A vegetation is seen on this heart valve. Inflammatory debris coats the surface of the vegetation.
The underlying fibrinoproteinacous material is hypocellular compared to the surface. One can see negative images of round forms amidst if closely inspected.
GMS stain confirms numerous the rounded yeast forms (3-5 microns) compatible with Histoplasmosis organisms within the hypocellular areas.
Histoplasma capsulatum is one of the three major dimorphic fungi that can cause systemic disease in humans. The clinical manifestations are similar to that of tuberculosis in that the disease can be (1) asymptomatic and self-limited; (2) elicit granulomatous pulmonary lesions with cough, fever and night sweats; (3) lead to disseminated systemic disease, especially in immunocompromised individuals.1
The infectious spores are acquired via inhalation of contaminated soil containing bird or bat droppings. Thus, a pneumonia that occurs after spelunking (cave exploration) and cleaning bird coops should make you very suspicious for Histoplasmosis. This organism is also endemic in the Ohio and Mississippi rivers and in the Caribbean.1
Histoplasma is an uncommon cause of endocarditis, but this organism should be suspected in individuals with signs and symptoms of endocarditis, but with negative blood cultures. Culture-negative endocarditis can be due to non-infectious causes or due to organisms that are difficult to grow by routine blood culture (ie. HACEK organisms or fungi).
In disseminated disease, one can see collections of rounded yeast forms within macrophages.

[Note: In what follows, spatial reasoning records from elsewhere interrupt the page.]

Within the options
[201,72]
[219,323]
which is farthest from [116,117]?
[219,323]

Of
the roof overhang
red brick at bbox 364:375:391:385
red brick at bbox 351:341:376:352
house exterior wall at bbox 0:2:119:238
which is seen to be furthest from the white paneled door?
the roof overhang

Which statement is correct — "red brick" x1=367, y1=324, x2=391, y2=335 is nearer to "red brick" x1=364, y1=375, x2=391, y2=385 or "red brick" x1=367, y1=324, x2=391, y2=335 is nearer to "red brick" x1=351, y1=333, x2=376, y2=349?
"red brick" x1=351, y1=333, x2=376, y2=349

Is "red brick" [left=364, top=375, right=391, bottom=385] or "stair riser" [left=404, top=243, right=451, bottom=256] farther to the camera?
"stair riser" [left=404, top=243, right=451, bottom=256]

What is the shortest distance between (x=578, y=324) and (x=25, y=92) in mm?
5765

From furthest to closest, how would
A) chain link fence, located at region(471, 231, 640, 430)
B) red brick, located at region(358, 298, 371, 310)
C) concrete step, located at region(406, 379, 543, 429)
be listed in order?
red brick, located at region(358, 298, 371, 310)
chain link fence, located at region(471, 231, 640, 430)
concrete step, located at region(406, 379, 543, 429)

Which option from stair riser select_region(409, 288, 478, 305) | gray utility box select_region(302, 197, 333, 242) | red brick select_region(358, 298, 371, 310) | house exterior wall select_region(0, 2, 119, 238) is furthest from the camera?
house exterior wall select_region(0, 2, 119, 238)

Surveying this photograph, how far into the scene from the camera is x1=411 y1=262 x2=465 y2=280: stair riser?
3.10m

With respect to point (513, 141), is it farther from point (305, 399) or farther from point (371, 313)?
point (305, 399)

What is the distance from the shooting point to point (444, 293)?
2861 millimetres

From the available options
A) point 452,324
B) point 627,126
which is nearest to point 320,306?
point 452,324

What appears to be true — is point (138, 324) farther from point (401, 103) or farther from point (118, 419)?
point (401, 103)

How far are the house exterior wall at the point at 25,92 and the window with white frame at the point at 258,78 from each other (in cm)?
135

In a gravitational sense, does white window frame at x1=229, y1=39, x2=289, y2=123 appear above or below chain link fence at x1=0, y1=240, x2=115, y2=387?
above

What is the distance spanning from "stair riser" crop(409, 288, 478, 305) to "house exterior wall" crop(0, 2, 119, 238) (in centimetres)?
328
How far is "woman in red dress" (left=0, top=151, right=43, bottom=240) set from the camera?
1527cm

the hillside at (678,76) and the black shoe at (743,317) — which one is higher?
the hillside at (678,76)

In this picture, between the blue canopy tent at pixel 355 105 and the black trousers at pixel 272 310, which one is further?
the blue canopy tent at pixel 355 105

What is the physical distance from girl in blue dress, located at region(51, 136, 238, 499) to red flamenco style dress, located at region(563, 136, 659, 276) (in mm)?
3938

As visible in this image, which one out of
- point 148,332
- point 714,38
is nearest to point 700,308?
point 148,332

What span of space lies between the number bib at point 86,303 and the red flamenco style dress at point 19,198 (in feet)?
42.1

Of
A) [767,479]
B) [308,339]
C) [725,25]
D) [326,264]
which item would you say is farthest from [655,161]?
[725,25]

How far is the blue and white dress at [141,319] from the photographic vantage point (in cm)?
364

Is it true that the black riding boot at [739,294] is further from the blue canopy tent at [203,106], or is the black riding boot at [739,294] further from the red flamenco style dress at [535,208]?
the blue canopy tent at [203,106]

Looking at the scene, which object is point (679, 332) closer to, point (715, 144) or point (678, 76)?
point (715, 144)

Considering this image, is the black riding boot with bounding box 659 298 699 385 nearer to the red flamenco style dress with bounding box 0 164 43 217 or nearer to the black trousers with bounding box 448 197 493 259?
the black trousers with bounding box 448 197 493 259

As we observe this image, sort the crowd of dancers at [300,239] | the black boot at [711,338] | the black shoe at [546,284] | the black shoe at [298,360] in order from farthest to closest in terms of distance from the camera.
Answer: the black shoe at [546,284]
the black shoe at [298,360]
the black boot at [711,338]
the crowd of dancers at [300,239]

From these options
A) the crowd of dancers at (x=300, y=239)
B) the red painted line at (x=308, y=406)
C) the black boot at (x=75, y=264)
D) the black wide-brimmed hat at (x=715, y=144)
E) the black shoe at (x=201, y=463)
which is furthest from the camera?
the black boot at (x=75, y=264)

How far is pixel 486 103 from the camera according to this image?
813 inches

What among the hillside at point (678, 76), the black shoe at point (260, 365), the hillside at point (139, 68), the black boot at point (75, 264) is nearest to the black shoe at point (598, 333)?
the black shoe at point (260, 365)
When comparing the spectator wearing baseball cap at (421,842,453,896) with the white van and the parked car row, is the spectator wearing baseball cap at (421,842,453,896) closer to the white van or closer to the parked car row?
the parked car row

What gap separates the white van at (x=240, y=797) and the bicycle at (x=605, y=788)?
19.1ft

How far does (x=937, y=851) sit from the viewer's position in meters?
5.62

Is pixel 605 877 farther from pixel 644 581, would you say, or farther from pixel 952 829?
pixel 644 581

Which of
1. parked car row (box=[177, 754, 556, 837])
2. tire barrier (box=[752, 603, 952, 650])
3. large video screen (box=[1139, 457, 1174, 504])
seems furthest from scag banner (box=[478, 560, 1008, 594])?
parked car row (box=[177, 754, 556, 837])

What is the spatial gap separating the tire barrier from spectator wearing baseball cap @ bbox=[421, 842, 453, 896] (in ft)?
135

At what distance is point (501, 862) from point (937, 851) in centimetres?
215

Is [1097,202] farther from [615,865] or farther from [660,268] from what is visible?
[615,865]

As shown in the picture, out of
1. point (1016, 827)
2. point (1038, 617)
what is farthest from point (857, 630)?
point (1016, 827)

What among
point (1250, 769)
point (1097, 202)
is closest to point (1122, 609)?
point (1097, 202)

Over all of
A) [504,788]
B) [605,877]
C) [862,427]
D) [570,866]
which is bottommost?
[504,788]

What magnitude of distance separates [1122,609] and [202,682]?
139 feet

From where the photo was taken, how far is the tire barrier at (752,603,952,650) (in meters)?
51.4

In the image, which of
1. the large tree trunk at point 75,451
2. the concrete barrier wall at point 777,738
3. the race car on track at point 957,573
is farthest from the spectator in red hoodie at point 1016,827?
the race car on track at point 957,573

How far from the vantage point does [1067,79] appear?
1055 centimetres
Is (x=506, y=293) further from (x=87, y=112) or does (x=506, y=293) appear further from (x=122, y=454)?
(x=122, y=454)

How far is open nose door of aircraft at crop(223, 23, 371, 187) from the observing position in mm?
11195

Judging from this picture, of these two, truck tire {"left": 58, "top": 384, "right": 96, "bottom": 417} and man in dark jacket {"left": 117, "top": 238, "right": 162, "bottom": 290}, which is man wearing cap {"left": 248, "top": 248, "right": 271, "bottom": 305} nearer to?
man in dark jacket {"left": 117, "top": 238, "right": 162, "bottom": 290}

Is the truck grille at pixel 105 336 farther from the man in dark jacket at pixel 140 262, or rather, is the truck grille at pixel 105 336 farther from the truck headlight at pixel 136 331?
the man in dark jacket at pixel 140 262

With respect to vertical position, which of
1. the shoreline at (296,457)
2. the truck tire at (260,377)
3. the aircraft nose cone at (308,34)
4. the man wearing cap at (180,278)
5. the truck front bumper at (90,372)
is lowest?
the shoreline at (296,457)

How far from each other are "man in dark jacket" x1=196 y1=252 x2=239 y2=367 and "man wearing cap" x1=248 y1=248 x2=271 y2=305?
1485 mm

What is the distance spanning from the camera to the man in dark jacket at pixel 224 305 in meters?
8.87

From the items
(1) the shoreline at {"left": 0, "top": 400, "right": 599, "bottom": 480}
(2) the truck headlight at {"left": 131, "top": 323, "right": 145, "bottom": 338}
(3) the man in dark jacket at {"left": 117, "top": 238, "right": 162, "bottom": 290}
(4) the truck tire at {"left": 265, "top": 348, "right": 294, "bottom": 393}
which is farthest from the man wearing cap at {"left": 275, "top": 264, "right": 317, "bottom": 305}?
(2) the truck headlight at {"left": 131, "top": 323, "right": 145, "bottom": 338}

In a study of 43 cases of Histoplasma endocarditis, 36 cases involved native valves and 7 cases involved prosthetic valves. Most cases involved left-sided heart valves (mitral and/or aortic) and there was a high rate of embolization (58%). Diagnosis was made via serology (serum antibody or urinary antigen). Blood cultures were only positive in less than 20% of cases (Bhatti).
Prolonged Amphothericin B treatment is the standard of treatment. Untreated cases are fatal (Bhatti).
Kumar V, Abbas AK, Fausto N. Robbins and Cotran Pathologic Basis of Disease. 7th Ed. Philadelphia, PA: Elsevier; 2005: 754.
2 Bhatti S, Vilenski L, Tight R et al. Histoplasma endocarditis: clinical and mycologic features and outcomes. J Infect. 2005 Jul;51(1):2-9. Epub 2004 Nov 5.